Exercise prompt: Locate "Comparing the objects, is" in the listing below, then output the line holding it and every line after it, exactly and with nothing else.

Records from a spatial question set:
>>
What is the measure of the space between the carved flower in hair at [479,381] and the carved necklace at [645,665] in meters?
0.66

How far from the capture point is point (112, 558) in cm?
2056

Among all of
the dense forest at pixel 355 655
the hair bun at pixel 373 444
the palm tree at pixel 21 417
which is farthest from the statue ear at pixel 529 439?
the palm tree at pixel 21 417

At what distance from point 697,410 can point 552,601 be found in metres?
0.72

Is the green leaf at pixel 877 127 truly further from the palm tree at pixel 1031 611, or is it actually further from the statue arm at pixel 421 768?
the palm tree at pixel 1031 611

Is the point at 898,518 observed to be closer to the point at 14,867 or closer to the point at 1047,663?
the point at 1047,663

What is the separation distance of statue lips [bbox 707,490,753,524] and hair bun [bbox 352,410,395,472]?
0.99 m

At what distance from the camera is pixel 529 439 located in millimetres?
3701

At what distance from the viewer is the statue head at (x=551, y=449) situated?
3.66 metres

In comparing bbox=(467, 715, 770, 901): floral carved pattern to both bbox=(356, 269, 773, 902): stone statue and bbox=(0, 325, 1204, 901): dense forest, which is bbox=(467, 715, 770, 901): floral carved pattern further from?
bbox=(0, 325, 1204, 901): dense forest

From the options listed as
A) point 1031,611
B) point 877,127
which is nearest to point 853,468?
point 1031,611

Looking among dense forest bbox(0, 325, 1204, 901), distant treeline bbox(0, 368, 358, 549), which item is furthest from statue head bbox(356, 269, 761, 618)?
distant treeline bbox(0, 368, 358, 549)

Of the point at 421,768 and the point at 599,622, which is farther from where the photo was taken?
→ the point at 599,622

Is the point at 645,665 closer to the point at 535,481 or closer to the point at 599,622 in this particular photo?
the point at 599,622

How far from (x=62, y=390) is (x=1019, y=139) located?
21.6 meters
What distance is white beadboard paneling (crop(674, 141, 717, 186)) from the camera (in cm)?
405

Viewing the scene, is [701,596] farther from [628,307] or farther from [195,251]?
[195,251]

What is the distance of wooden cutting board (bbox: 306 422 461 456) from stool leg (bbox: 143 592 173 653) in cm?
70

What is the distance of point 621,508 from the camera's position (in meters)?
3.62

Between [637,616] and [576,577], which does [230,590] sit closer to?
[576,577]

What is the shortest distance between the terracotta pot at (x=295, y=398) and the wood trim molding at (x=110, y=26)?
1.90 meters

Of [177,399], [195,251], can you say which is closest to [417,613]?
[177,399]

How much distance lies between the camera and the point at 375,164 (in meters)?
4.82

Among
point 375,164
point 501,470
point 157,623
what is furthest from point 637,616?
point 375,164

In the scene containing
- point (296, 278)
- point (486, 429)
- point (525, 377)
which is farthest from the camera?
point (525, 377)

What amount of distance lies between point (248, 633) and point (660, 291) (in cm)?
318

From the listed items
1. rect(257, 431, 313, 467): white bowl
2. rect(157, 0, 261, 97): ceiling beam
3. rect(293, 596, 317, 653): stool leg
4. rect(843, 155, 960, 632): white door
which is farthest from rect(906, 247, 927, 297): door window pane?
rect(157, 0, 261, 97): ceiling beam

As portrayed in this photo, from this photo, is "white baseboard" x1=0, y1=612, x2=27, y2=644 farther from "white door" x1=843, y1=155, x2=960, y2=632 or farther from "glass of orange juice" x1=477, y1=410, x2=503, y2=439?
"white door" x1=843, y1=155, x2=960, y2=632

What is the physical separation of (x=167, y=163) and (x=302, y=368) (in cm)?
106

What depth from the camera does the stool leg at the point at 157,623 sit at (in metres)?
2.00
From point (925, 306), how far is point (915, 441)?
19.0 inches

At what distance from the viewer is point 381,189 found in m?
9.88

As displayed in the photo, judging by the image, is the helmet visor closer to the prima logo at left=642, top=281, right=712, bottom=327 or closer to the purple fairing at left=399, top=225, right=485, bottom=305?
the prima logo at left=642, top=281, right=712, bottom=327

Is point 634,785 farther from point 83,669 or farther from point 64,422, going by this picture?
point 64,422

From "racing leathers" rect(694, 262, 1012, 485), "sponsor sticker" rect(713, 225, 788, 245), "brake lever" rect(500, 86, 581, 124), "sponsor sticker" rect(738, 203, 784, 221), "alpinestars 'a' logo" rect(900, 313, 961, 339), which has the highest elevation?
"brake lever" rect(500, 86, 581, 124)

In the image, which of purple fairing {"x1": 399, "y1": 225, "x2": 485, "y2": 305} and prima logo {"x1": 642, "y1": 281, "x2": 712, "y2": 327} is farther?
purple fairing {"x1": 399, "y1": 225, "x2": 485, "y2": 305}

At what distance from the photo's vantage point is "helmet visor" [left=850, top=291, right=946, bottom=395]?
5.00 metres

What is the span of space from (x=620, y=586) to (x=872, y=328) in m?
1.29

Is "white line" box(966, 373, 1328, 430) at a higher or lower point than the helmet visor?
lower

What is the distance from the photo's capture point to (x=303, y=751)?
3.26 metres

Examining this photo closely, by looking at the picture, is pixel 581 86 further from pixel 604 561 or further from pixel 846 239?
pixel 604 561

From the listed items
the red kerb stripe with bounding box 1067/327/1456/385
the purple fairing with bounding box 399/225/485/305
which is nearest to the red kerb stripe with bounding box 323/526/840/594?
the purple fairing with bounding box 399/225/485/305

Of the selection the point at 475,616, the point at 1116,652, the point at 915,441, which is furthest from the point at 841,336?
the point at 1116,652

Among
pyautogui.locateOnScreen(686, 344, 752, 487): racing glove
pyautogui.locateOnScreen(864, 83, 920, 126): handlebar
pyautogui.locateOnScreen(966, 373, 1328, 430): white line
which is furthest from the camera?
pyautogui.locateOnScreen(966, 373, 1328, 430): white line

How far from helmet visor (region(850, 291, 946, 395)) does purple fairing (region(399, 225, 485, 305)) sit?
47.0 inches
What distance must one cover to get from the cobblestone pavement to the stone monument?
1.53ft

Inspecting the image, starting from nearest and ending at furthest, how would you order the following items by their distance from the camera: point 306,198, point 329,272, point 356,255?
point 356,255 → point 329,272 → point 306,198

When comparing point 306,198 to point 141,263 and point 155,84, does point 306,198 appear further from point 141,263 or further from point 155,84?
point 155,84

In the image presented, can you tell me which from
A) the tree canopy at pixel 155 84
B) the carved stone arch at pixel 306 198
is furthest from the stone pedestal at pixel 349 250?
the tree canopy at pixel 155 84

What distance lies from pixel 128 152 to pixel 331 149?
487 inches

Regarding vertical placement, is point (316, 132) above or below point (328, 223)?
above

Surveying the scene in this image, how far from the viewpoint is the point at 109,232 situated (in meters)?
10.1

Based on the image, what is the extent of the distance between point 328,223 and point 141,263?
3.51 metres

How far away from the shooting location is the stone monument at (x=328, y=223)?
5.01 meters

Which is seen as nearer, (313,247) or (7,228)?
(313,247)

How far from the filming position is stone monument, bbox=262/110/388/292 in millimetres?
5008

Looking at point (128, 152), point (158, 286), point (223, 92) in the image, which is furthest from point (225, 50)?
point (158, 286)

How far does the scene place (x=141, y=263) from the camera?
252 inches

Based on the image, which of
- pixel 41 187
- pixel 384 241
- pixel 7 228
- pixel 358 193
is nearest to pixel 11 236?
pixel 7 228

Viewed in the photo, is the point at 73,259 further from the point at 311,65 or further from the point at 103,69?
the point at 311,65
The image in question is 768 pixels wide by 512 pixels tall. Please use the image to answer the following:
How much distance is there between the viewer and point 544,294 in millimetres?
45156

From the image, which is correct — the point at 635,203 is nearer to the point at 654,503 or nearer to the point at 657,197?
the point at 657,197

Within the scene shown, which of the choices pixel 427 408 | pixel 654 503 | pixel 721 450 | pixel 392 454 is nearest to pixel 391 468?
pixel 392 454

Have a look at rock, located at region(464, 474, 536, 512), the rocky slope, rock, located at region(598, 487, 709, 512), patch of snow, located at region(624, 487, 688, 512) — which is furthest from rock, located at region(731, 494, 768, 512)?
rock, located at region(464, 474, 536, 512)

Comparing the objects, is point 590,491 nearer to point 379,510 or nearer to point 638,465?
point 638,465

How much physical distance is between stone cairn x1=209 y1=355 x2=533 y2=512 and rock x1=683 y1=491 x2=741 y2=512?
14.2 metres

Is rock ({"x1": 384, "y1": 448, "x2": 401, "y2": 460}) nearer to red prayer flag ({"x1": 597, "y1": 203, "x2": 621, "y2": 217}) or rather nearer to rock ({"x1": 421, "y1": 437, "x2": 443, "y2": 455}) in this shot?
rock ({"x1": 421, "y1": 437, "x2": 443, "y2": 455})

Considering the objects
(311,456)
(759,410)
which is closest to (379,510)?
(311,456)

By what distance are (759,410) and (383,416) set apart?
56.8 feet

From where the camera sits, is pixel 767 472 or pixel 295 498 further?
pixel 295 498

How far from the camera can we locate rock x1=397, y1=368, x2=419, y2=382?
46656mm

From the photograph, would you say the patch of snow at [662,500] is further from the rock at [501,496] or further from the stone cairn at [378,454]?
<<
Exercise solution:
Comparing the objects, is point 590,491 nearer to point 379,510 or nearer to point 638,465?
point 638,465

How much physical distance is between stone cairn x1=209 y1=355 x2=533 y2=512 and rock x1=683 y1=491 x2=741 y2=512?
14.2 metres

Is rock ({"x1": 384, "y1": 448, "x2": 401, "y2": 460}) nearer to red prayer flag ({"x1": 597, "y1": 203, "x2": 621, "y2": 217}) or rather nearer to rock ({"x1": 421, "y1": 437, "x2": 443, "y2": 455}) in this shot?
rock ({"x1": 421, "y1": 437, "x2": 443, "y2": 455})

Considering the objects
(311,456)
(759,410)
which is closest to (379,510)?
(311,456)

By what distance are (759,410) and (383,416) set apart?
56.8 feet

From where the camera sits, is pixel 767 472 or pixel 295 498 further?
pixel 295 498

How far from the camera can we locate rock x1=397, y1=368, x2=419, y2=382?
46656mm

From the photograph, would you say the patch of snow at [662,500] is further from the rock at [501,496] or further from the stone cairn at [378,454]?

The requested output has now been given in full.